Arbeitsauftrag: Welche Tradition endet laut dem Auszug über den Kaschmir-Konflikt mit der Massenflucht der Kashmiripandits aus dem Hochtal?

Vorliegender Auszug:
- - - - -

Von Anfang an kommen jetzt neue, gewalttätige und terroristische Strategien, ebenso wie eine neue Agitationskompetenz zum Einsatz. Hatte sich die JKLF noch im wesentlichen auf Entführungen, Besetzungen und Straßenagitationen beschränkt, so kommen jetzt gezielte politische Exekutionen zur Anwendung. Die Hisb, aber auch die Harakat ermorden systematisch die Vertreter des indischen politischen und militärischen Establishments im Hochtal; nicht genug damit, sie machen systematisch Jagd auf gemäßigte Kashmirimuslime, auf die Vertreter jenes, bereits weitgehend diskreditierten synkretistischen Toleranzideals des "Kashmiritums".
Es sind diese Organisationen, die durch ihren Terror schließlich die Massenflucht der Kashmiripandits aus dem Hochtal auslösen. Eine über eintausendjährige Tradition und Präsenz der Brahmanen findet damit ihr Ende. Die Organisationen attackieren nicht nur die Straßenpatrouillen und Stützpunkte der indischen Armee, sie besetzen auch heilige Städten der Kashmirimuslime und nehmen dabei bewusst deren Zerstörung im Rahmen der indischen Rückeroberungsversuche in Kauf. Einzelne dieser Organisationen zeigen frühzeitig die Bereitschaft, ihre Bombenattentate aus dem Hochtal auf Neu Delhi, auf das politische Zentrum Indiens, auszuweiten. Zugleich führen sie spektakuläre Entführungen von Ausländern durch, mit denen sie einerseits auf den Konflikt aufmerksam machen, andererseits Kombattanten freipressen. Hinzu kommt die fast routineartige Entführung von höherrangigen Kashmiris, indischen Politikern und Touristen. Durch diese Entführungen stellen die Organisationen ihre Finanzierung sicher. Sie machen zugleich systematisch Jagd auf all jene politischen Gruppierungen, die sich für die Unabhängigkeit Kaschmirs aussprechen und sie terrorisieren jene Journalisten, Akademiker, Künstler und Prediger des Hochtals, die nach wie vor dem Ideal eines inter-ethnischen Ausgleichs nachhängen.

- - - - -

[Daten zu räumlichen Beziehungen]
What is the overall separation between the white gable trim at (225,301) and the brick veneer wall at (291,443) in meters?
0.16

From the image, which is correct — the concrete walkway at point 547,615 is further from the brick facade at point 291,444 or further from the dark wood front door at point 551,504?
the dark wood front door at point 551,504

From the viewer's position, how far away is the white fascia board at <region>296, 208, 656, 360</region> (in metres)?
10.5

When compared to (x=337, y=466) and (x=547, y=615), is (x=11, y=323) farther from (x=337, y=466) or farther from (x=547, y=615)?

- - - - -

Musterlösung: Eine über eintausendjährige Tradition und Präsenz der Brahmanen.